* **What you will do**:
1. From the SK2Decompile review, retype the passage starting with "- Bias from" and going on through "for non-C languages.".
2. Decide whether each statement agrees with the SK2Decompile review, answering yes or no and quoting the deciding words of the text. (a) LLMs have difficulty restoring complex arithmetic such as magic number multipliers for modulo operations. (b) The experiments cover three benchmarks. (c) SK2Decompile builds on checkpoints from LLM4Decompile.
3. In the SK2Decompile review, what is used for soft semantic alignment in naming?

* **Text section**:
Segment Open

Highlights & Insights¶
- Pragmatic IR Design: "Obfuscated source code" is close enough to actual source to be useful but neutral enough to be recoverable from binary. This enables model training, data generation, and compiler feedback.
- Differentiated RL Rewards: Using compiler feedback for hard errors in structure and embedding similarity for soft semantic alignment in naming mirrors actual decompilation failure patterns.
- Synergy with Traditional Tools: The model relies on IDA pseudocode as input and uses compilers for validation, effectively bridging deterministic analysis with LLM semantic completion.
- Information Bottleneck Perspective: If identifiers are unobservable after compilation, removing them from the structural objective reduces noise and allows the model to learn the recoverable components first.
Limitations & Future Work¶
- Single-function Context: Global variables, cross-function types, and call graphs are often missing. Future work on binary-level decompilation must address context length and computational costs.
- Bias from Pseudocode: Models may be misled by atypical low-level patterns where IDA pseudocode generates unconventional alias patterns.
- Arithmetic De-optimization: LLMs struggle with restoring complex arithmetic (e.g., magic number multipliers for modulo operations). Integration with SMT solvers or symbolic execution may be required.
- Language Generalization: While demonstrating some capabilities in Go and C++, specialized data and standard library handling are needed for non-C languages.
Related Work & Insights¶
- vs IDA / Ghidra: SK2Decompile uses their pseudocode as LLM input to restore high-level abstractions and identifiers.
- vs LLM4Decompile: It inherits checkpoints but significantly improves re-executability by separating structure and naming via IR and phased rewards.
- vs Idioms: While Idioms focuses on joint recovery of code and types with adjacent function info, SK2Decompile prioritizes compilable obfuscated IR first, yielding higher R2I on real projects.
- Insight for Code Generation: Many code tasks have dual goals of "structural correctness" and "natural style." A two-stage approach—recovering a semantic-free structure first, followed by human-friendly surface information—could be a generalized pattern.
Rating¶
- Novelty: ⭐⭐⭐⭐⭐ Seamlessly combines obfuscated IR, two-phase decompilation, and phased RL rewards to address core coupling issues.
- Experimental Thoroughness: ⭐⭐⭐⭐⭐ Comprehensive coverage of four benchmarks with detailed ablation, case studies, and robustness analysis.
- Writing Quality: ⭐⭐⭐⭐☆ Clear main narrative and intuitive cases; minor typos in appendices and technical discussion of baselines.
- Value: ⭐⭐⭐⭐⭐ Highly relevant for security analysis and code LLMs, with design principles extensible to broader program recovery tasks.

Segment Closed

* **Extracted entries**:
Segment Open

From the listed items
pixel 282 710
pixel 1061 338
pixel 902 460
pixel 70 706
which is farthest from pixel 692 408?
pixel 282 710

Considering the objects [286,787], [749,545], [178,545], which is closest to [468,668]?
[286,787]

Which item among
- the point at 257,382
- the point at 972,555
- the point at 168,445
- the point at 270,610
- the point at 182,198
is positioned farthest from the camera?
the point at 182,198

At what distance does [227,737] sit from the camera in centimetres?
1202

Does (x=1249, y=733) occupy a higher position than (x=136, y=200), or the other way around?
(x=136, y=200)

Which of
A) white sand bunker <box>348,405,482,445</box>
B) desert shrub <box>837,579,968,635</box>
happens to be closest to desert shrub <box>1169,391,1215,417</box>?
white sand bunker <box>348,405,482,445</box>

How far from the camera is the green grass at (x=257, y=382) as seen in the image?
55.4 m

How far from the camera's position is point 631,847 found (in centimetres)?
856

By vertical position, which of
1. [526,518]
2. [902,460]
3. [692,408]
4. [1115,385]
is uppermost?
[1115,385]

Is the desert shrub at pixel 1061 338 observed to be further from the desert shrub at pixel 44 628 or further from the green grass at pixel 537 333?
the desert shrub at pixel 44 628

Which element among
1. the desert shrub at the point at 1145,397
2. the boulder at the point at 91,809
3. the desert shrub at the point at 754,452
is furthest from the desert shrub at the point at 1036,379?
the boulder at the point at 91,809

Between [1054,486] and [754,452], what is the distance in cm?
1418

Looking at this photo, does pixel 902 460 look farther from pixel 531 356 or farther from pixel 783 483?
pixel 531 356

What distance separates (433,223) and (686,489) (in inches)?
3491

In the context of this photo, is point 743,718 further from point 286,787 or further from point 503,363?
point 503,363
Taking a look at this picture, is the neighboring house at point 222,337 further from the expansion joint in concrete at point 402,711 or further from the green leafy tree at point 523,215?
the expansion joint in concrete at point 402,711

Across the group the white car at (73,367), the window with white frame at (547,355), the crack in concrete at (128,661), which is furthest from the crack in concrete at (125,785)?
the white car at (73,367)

Segment Closed
Segment Open

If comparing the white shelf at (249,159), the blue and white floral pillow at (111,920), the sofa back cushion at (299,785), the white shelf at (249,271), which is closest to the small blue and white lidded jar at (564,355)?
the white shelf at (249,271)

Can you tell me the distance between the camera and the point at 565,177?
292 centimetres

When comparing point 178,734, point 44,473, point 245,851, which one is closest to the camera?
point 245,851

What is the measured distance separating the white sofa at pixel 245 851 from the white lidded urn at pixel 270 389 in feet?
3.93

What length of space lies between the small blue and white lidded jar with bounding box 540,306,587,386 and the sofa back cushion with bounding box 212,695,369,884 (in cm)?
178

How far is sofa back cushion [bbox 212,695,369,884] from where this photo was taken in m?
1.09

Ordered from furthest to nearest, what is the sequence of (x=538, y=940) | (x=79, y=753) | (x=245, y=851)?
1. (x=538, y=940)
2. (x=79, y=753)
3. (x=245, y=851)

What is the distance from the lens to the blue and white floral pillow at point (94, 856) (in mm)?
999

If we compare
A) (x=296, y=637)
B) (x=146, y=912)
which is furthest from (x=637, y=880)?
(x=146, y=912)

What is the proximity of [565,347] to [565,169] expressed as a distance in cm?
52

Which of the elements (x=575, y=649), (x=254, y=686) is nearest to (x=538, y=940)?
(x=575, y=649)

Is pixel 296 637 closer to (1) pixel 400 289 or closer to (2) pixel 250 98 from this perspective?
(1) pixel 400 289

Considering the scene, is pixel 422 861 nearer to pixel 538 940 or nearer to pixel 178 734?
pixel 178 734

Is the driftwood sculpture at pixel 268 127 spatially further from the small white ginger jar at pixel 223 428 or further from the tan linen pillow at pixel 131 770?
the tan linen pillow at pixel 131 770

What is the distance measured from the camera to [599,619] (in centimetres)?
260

Segment Closed
Segment Open

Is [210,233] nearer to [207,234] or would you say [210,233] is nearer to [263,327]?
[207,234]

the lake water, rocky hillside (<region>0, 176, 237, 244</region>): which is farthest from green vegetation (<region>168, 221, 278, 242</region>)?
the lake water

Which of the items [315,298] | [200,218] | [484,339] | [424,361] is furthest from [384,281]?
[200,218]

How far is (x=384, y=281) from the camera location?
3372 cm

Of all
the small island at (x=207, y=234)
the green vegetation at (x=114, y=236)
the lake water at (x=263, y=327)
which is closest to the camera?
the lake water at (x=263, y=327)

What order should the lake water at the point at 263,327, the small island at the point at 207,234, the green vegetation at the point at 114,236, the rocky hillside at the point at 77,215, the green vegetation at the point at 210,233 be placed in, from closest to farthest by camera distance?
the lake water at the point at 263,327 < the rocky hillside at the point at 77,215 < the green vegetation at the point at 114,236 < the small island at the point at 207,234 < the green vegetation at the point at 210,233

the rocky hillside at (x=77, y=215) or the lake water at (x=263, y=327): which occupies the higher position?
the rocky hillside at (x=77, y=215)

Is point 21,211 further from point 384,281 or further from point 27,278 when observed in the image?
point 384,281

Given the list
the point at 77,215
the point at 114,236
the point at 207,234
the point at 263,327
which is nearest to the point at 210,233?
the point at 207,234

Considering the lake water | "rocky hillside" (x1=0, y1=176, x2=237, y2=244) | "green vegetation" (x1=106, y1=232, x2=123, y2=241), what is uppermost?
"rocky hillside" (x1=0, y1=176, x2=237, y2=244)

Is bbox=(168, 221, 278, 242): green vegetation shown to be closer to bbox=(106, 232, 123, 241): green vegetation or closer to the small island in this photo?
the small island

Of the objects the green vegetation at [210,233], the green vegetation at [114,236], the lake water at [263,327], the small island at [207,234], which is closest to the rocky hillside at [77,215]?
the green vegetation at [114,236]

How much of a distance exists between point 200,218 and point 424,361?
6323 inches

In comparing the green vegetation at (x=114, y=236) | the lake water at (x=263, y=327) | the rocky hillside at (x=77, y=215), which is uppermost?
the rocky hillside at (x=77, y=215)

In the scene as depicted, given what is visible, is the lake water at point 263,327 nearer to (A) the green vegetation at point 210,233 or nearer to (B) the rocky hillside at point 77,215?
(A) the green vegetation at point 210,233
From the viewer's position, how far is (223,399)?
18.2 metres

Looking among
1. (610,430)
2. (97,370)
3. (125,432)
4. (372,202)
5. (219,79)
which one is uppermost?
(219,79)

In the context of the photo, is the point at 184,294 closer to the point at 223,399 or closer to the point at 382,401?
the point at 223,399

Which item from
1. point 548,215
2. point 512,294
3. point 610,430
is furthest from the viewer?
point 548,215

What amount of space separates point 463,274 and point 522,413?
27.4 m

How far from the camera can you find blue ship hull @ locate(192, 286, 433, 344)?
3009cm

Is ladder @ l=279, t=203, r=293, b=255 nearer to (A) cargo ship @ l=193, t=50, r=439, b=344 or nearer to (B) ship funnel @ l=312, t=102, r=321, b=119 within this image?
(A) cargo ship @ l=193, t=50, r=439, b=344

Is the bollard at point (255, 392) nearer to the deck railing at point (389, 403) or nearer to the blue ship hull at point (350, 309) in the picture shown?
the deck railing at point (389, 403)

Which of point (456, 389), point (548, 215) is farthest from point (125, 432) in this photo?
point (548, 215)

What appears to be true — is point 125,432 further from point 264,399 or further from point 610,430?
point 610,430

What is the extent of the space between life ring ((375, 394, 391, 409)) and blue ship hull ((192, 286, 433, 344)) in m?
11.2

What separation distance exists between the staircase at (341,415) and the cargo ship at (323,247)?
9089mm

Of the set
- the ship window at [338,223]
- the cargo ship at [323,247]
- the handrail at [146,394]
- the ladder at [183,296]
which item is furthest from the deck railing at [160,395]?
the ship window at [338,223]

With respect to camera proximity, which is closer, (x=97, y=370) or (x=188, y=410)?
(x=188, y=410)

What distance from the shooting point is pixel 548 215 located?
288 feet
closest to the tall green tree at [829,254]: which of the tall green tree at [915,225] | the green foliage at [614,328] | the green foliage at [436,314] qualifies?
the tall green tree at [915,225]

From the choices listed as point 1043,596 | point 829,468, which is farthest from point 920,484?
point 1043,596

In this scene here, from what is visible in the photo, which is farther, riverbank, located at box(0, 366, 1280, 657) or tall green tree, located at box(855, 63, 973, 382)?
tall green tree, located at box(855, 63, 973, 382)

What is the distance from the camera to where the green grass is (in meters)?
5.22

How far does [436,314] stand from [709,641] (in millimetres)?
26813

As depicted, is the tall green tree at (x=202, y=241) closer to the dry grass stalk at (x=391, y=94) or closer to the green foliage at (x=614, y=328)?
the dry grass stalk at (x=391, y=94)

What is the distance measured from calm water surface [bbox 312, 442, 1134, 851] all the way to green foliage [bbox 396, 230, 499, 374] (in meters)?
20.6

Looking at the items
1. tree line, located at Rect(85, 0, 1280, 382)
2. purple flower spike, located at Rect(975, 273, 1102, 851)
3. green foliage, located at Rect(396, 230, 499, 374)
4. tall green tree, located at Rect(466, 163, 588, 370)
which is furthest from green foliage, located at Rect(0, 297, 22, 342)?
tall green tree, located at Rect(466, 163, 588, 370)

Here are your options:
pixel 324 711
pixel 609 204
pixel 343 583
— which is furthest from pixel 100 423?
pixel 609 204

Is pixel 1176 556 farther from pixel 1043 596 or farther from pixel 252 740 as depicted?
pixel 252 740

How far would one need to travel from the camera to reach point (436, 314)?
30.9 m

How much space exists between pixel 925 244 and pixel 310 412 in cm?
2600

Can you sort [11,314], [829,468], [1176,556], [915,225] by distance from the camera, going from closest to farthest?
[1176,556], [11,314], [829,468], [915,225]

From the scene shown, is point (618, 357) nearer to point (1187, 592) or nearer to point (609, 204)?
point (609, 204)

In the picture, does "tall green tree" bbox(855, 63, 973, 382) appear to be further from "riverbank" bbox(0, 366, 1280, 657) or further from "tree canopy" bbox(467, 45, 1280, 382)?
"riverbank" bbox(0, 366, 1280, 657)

Segment Closed

* **Answers for the tasks**:
1.
- Bias from Pseudocode: Models may be misled by atypical low-level patterns where IDA pseudocode generates unconventional alias patterns.
- Arithmetic De-optimization: LLMs struggle with restoring complex arithmetic (e.g., magic number multipliers for modulo operations). Integration with SMT solvers or symbolic execution may be required.
- Language Generalization: While demonstrating some capabilities in Go and C++, specialized data and standard library handling are needed for non-C languages.

2.
(a) Yes: "LLMs struggle with restoring complex arithmetic (e.g., magic number multipliers for modulo operations)."
(b) No: "Comprehensive coverage of four benchmarks"
(c) Yes: "It inherits checkpoints"

3. Embedding similarity.